New York Magazine’s profile of Vanessa Beecroft makes some intriguing points about the relationship between art and the fashion business (with an extra added dose of musical stardom and celebrity culture):
Despite her claim that she “withdrew from the art world” almost six years ago, Beecroft occupies an uncanny, distinguished space both between and above the newly adjacent art and fashion universes. At 47, she has become something like the high priestess of the strange, entitled dreamworld that floats above all the art fairs and the fashion shows, where spending countless dollars on performances involving thousands simply for the sake of beauty is considered not only normal but admirable. She appears unaware of — or at least unconcerned with — the debates and discussions that captivate most members of these industries (and their critics). Nor is she preoccupied with political correctness, and in fact seems to enjoy blithely poking at its taboos. For all of this, she owes a lot to [Kanye] West, and their collaboration, even if the credit most regularly seems to flow, in that relationship, in the other direction, with West suggesting Beecroft has helped elevate everything from his wedding to his music videos to the exalted status of art. […]
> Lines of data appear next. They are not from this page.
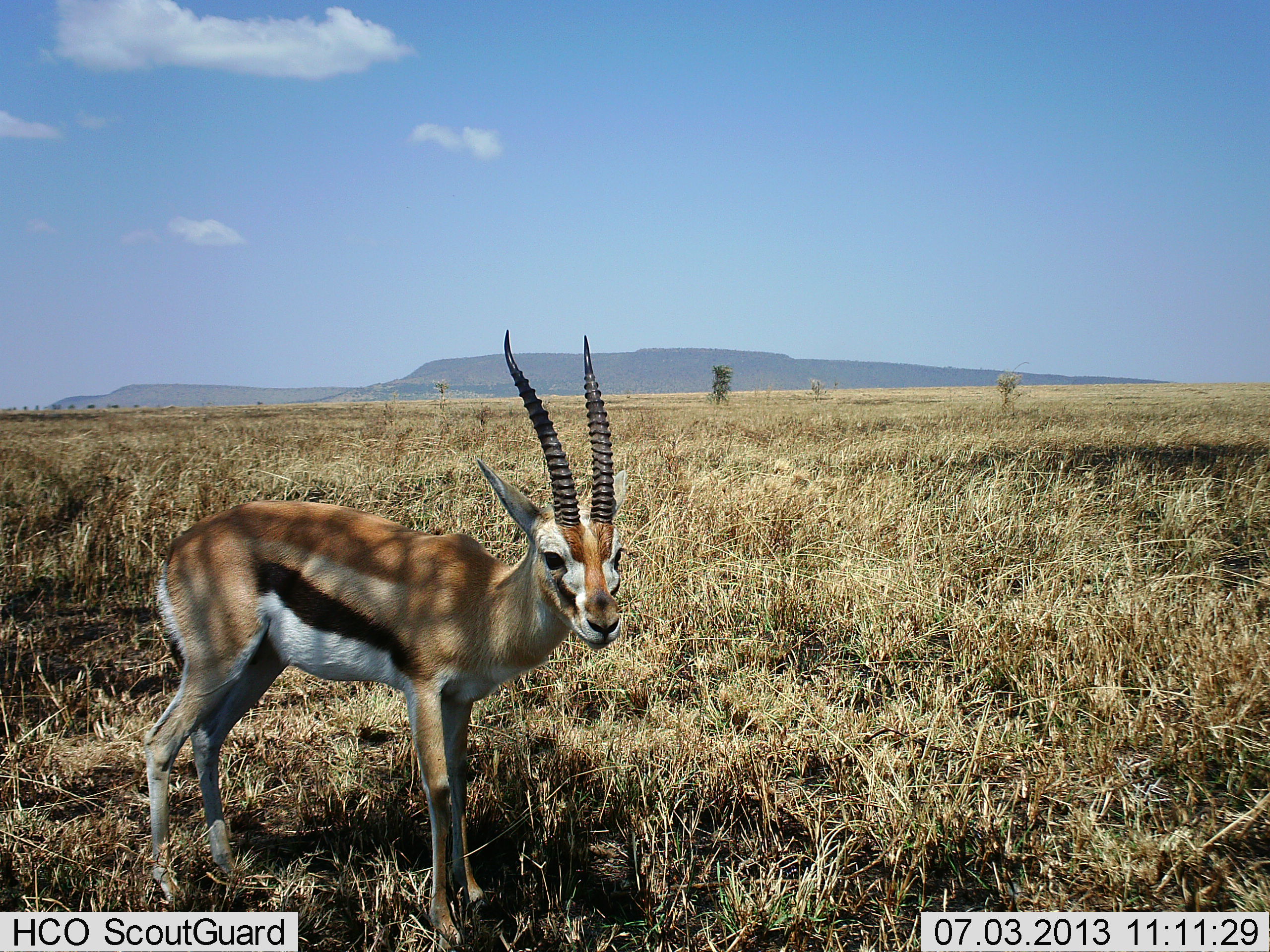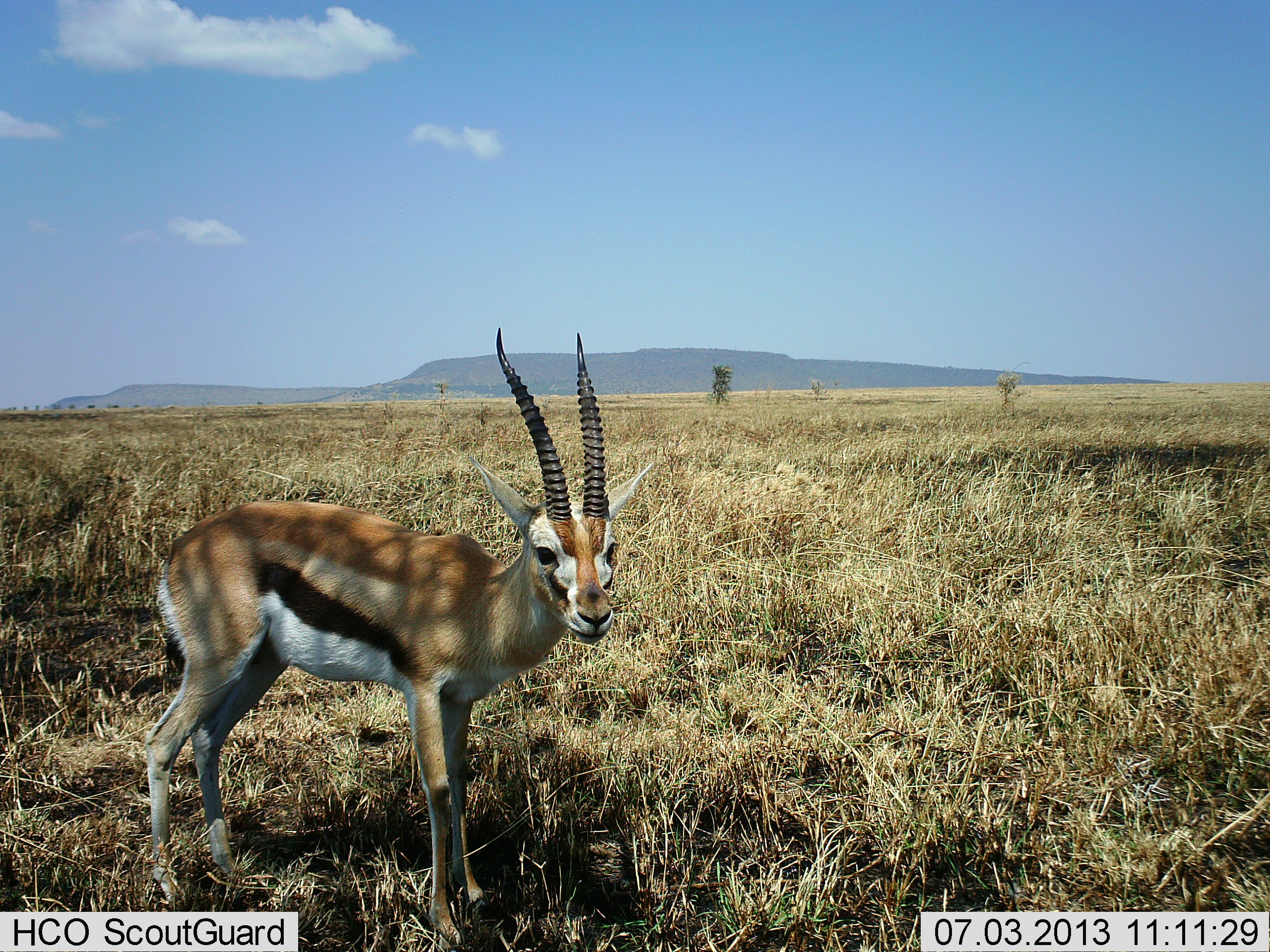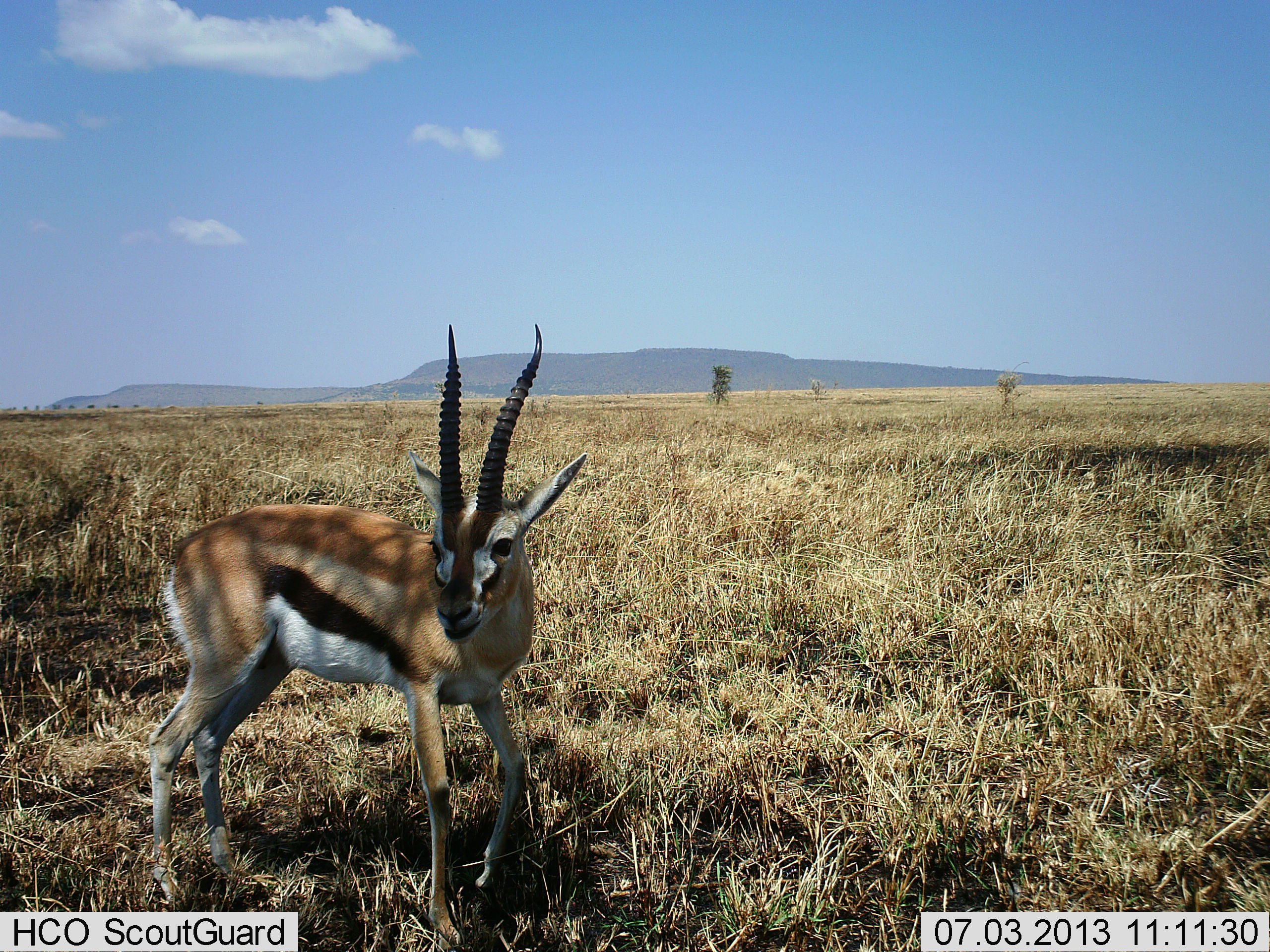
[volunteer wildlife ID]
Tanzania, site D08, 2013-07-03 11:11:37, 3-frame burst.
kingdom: Animalia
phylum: Chordata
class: Mammalia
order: Artiodactyla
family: Bovidae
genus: Eudorcas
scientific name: Eudorcas thomsonii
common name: thomson's gazelle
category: gazellethomsons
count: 1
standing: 91%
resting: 0%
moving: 15%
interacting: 0%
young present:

It’s easy to forget that Beecroft is a gifted painter who can work skillfully in both watercolor and oil paint, and that she can also shape realistic busts from enormous mounds of clay using only memory, imagination, and her large, freckled hands. Her studio is a busy place.
There’s a lot to discuss when Beecroft comes up. A number of commentators on the profile have alighted on what they perceive to be Beecroft’s glib take on racial ideas.
For our purposes, there’s a different line of questions. Beecroft’s work was once actively traded and her market seemed relatively secure in a growth trajectory. Jeffrey Deitch alludes to this in the story.
Did Beecroft’s secondary market suffer from Deitch’s departure from dealing in this period or from the end of her most celebrated career phase or the transition from independent artist to consultant to fashion houses and celebrities?
There’s no obvious or straightforward answer to that question. But the question itself is worth pondering as art becomes more enmeshed in these other businesses.